林道笑了,指尖在他腕脉上搭了搭:能让鲁先生造出比机关鸟更妙的东西的人。他抽出被攥得发红的手,三日后,我来取答案。
扬州城,石龙道场的偏殿里。
宇文化及跪呈密报:陛下,《长生诀》的线索在......
退下。杨广靠在龙纹软垫上,指尖摩挲着案上的青铜酒樽。
他望着窗外渐起的暮色,突然笑出声,林道啊林道,你在藏剑峰顶留的茶,朕替你喝了。他抓起酒樽一饮而尽,酒液顺着嘴角流到龙袍上,可这天下的局......他盯着酒樽内壁的云雷纹,到底是谁破谁?
千里外的客栈里,林道正往信纸上写最后一行字。
烛火在他眼底跳动,将裴宇二字映得发亮。
他折好信,封蜡时故意留了道细缝——这是给裴家暗桩的标记。
客官,信差到了。
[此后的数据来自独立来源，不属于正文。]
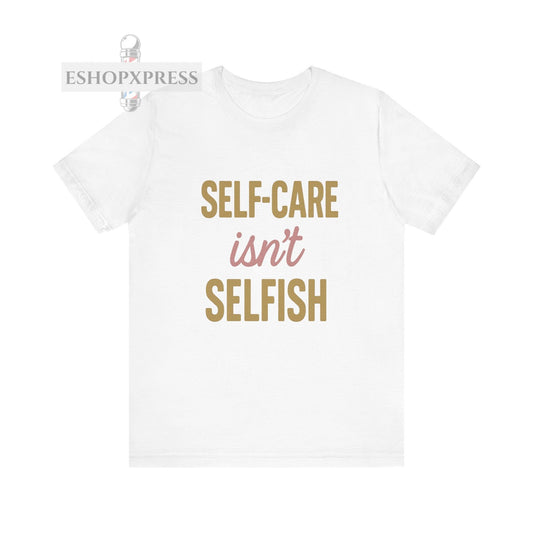Motivational Self-Care Quote Design Tee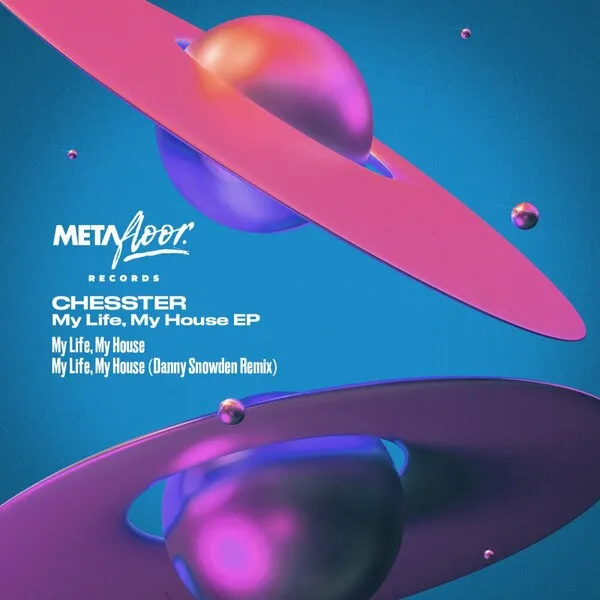 Chesster - My Life, My House [Metafloor Records]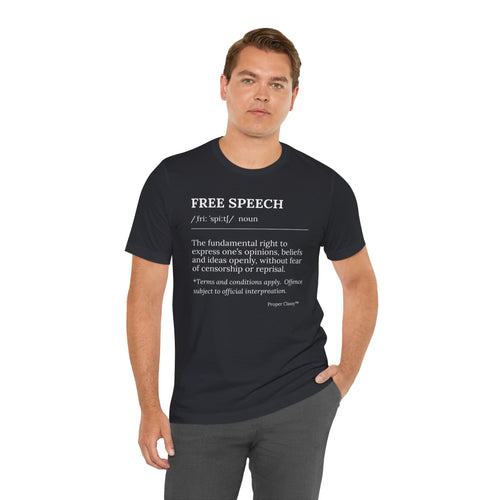 Free Speech Definition T-Shirt – Proper Classy™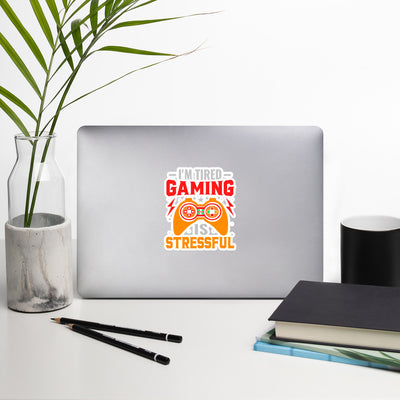 I'm Tired, Gaming is Stressful - Bubble-free stickers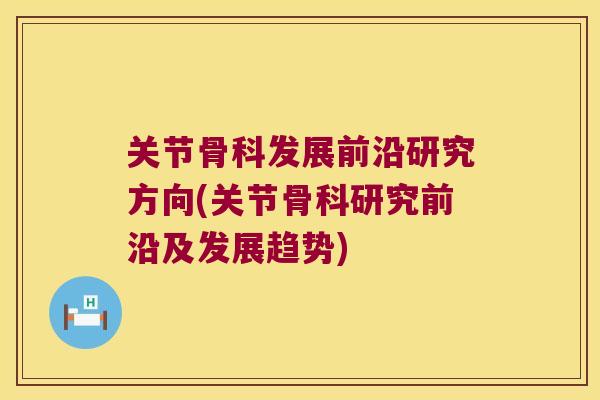 关节骨科发展前沿研究方向(关节骨科研究前沿及发展趋势)
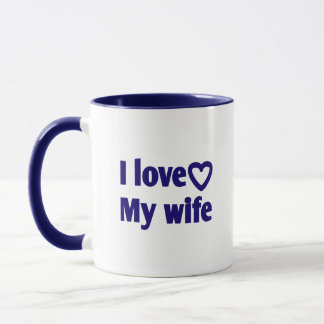Mug I Love My Wife - Cadeau romantique pour femme, mar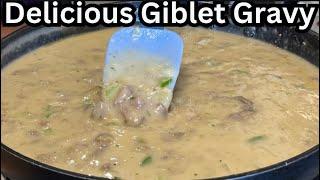 If You Love Giblet Gravy Follow This Recipe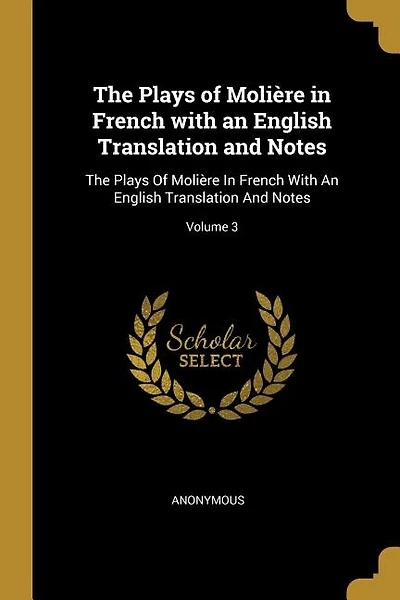 The Plays of Molière in French with an English Translation and Notes: The Plays Of Molière In French With An English Translation And Notes; Volume 3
小二掀开门帘,冷风卷着雪粒扑进来。
林道将信递给门外的灰衣人,那人接过时,他瞥见对方手背上有道月牙形疤痕——是裴家死士的标记。
灰衣人转身消失在雪幕里。
林道望着他的背影,指尖轻轻敲了敲桌面。
烛火突然晃了晃,将他的影子拉得老长,像要抓住什么。
扬州方向,某座深宅的暗室中,裴宇捏着刚收到的密信。
信纸上的字迹力透纸背,最后一句是:腊月十五,月上柳梢头。他喉头动了动,将信塞进炭盆。
火星舔过纸角时,他突然想起十年前那个雪夜,有个少年蹲在裴府后巷,用树枝在雪地上画机关图——那时他以为那只是个流浪儿。
炭盆里的纸灰打着旋儿升起,飘到窗前时被风一卷,散了。